_Passage to read:_

With the audience seated in the room, Kenmochi began his presentation by introducing himself, saying he had just flown in from Japan after giving a concert the previous day. His panel was originally scheduled for Saturday, but it had to be moved to Sunday for this reason. With his brief introduction done, he then gave an overview of VOCALOID; it’s a concatenation-based singing synthesizer developed by YAMAHA in order to create intelligible, smooth and natural voices with an easy-to-use environment. Development had started in March of 2000 and the first prototype was shown at Musikmesse 2003 in Frankfurt. The first VOCALOID products came out in 2004, followed by VOCALOID2 in 2007 and VOCALOID3 in 2011. Prior to VOCALOID3, YAMAHA only licensed its software out to third-party developers. However, with VOCALOID3, YAMAHA started handling the release of the newly updated VOCALOID3 Editor, while third-party developers handled the sound banks. A Tiny VOCALOID3 Editor was included with the sound banks in order for users to test the voices, since a standalone sound bank couldn’t generate sound.

_Data in this exercise:_

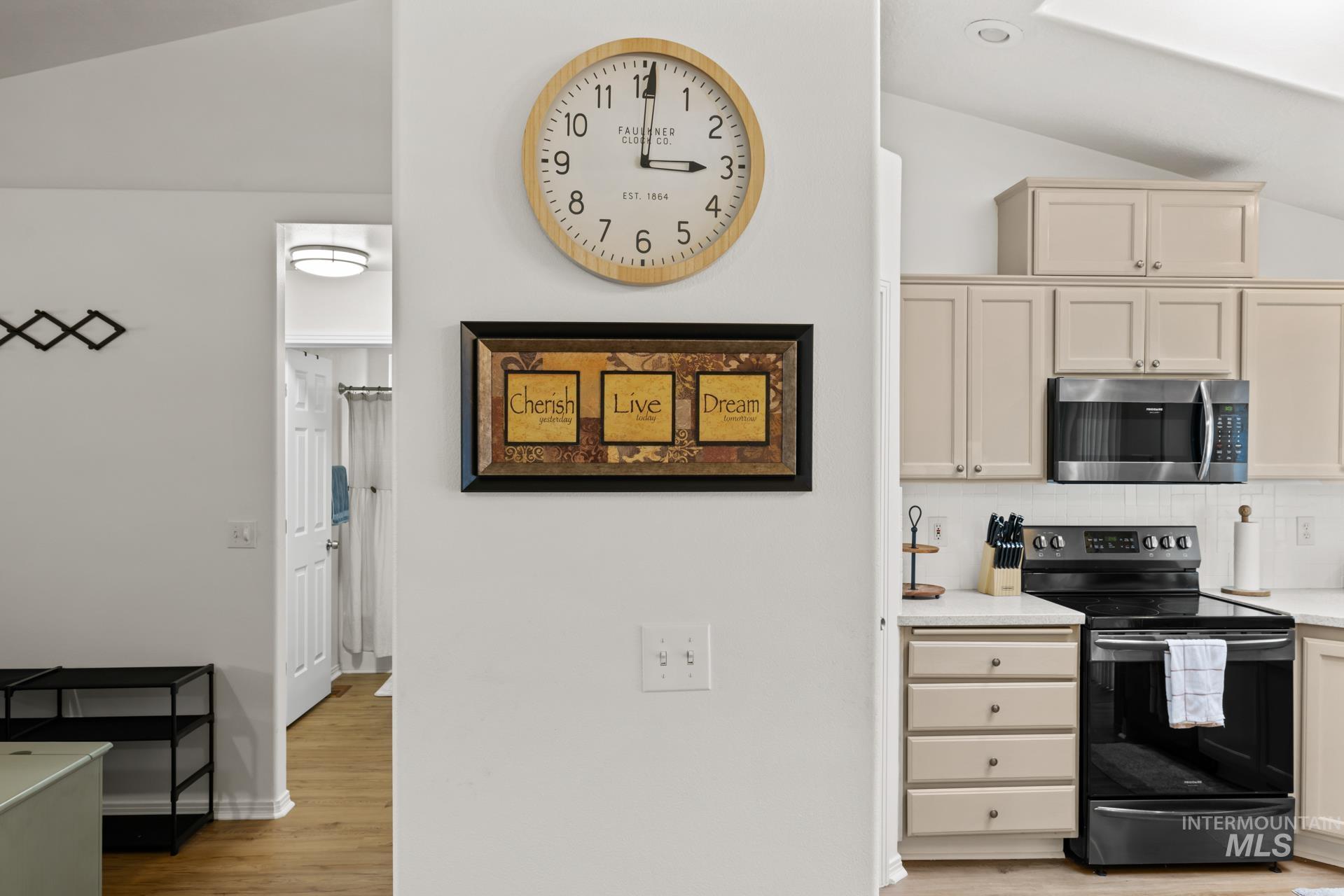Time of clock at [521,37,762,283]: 3:00
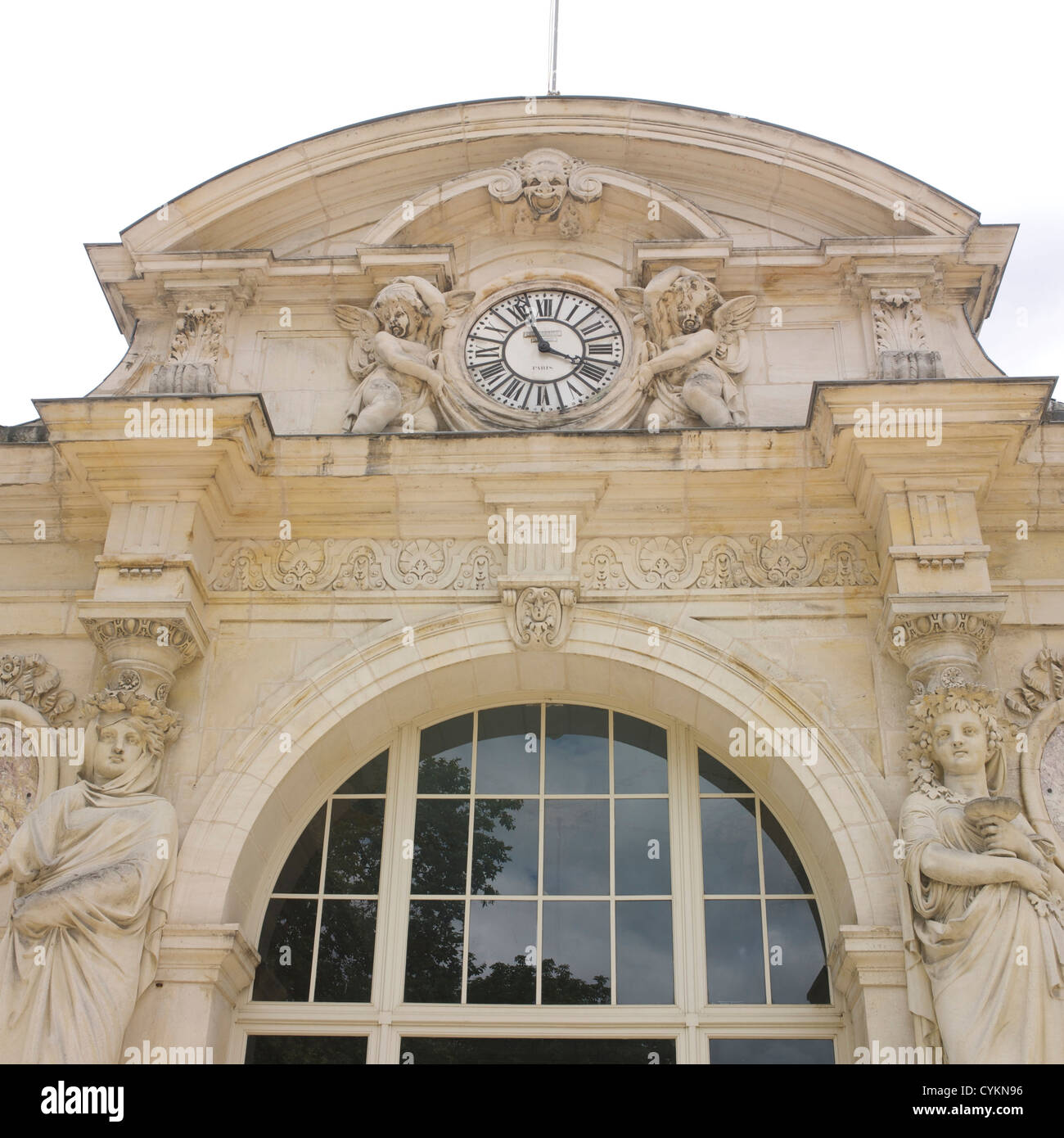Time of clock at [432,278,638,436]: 11:18
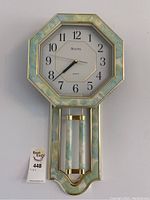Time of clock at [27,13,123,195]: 7:38
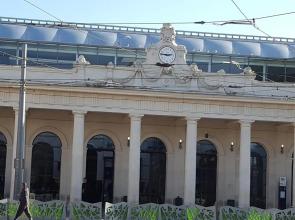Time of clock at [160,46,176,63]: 2:46
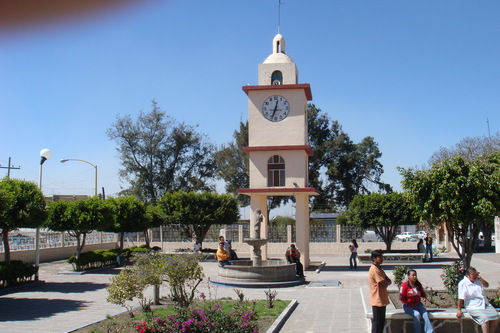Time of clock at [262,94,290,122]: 12:33
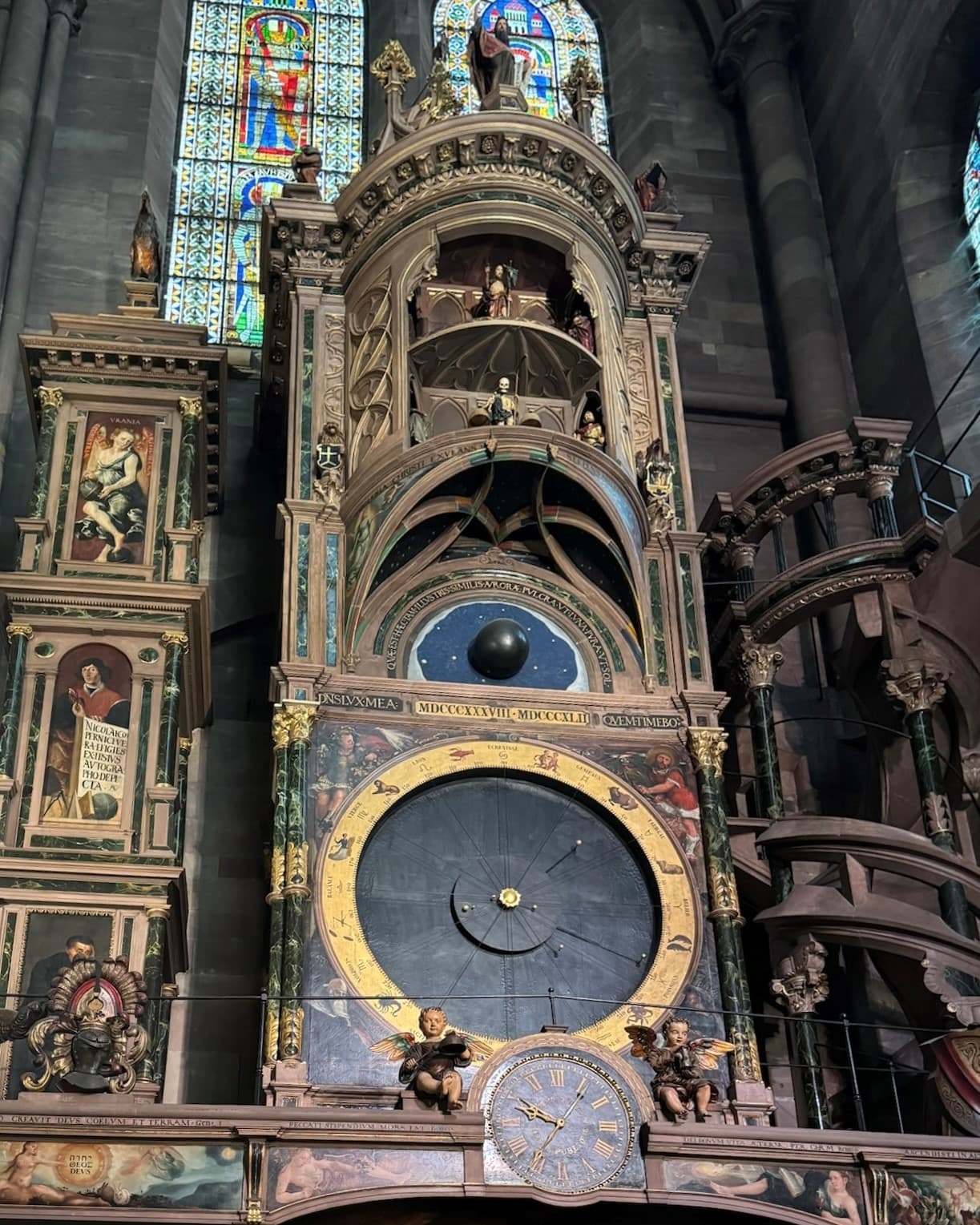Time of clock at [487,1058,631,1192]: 9:50
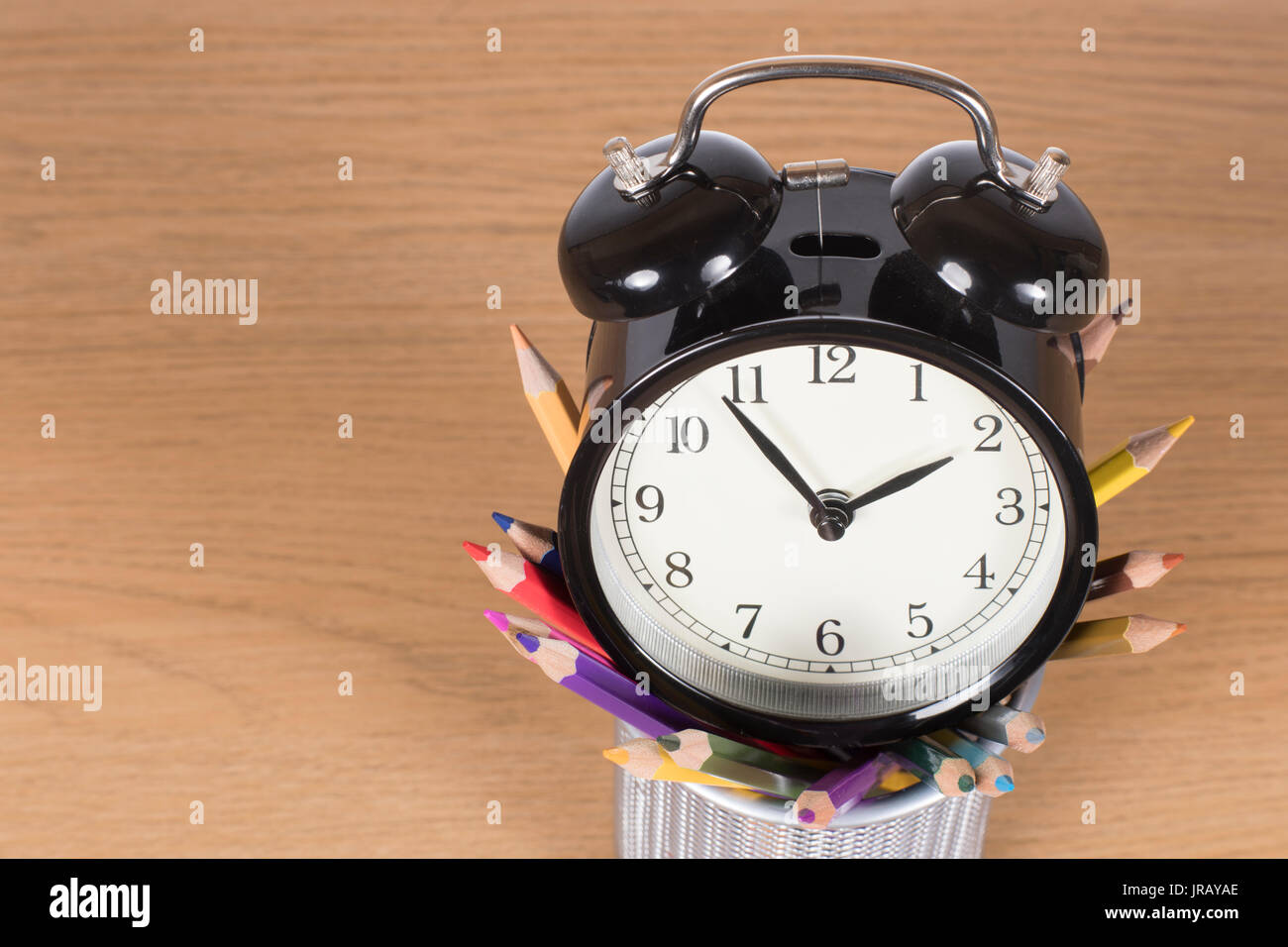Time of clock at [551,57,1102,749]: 1:54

_Set of tasks:_
1 > Reproduce the listing from the line containing "Time of clock at [487,1058,631,1192]: 9:50" through the last line of the listing, including both of those lines, and leave the pictures out of your answer.
2 > Write the next part of the account of the VOCALOID presentation, starting right after its final sentence.

_Answers by task:_
1 >
Time of clock at [487,1058,631,1192]: 9:50
Time of clock at [551,57,1102,749]: 1:54

2 >
Kenmochi then moved on to describing how the engine worked. The main basis of the engine is the concatenation of recorded syllables into new vocal lines. The sound bank consists of diphones and sustained vowels, totaling around 500 samples for Japanese and 2500 for English. With simple concatenation, the singing isn’t very smooth. It was, “in a sense, interesting” according to Kenmochi. Timbre smoothing is performed in the frequency domain in order to smooth out transitions between samples. Another issue is that the start of samples do not coincide with the start of notes; for example, the “sa” sound spends a lot of time on the “s” sound, but the start of a note sung with the syllable “sa” would be more aligned with the beginning of the “a” sound. Hence, timing of samples would have to be shifted in order for the sung notes to be in rhythm with the song.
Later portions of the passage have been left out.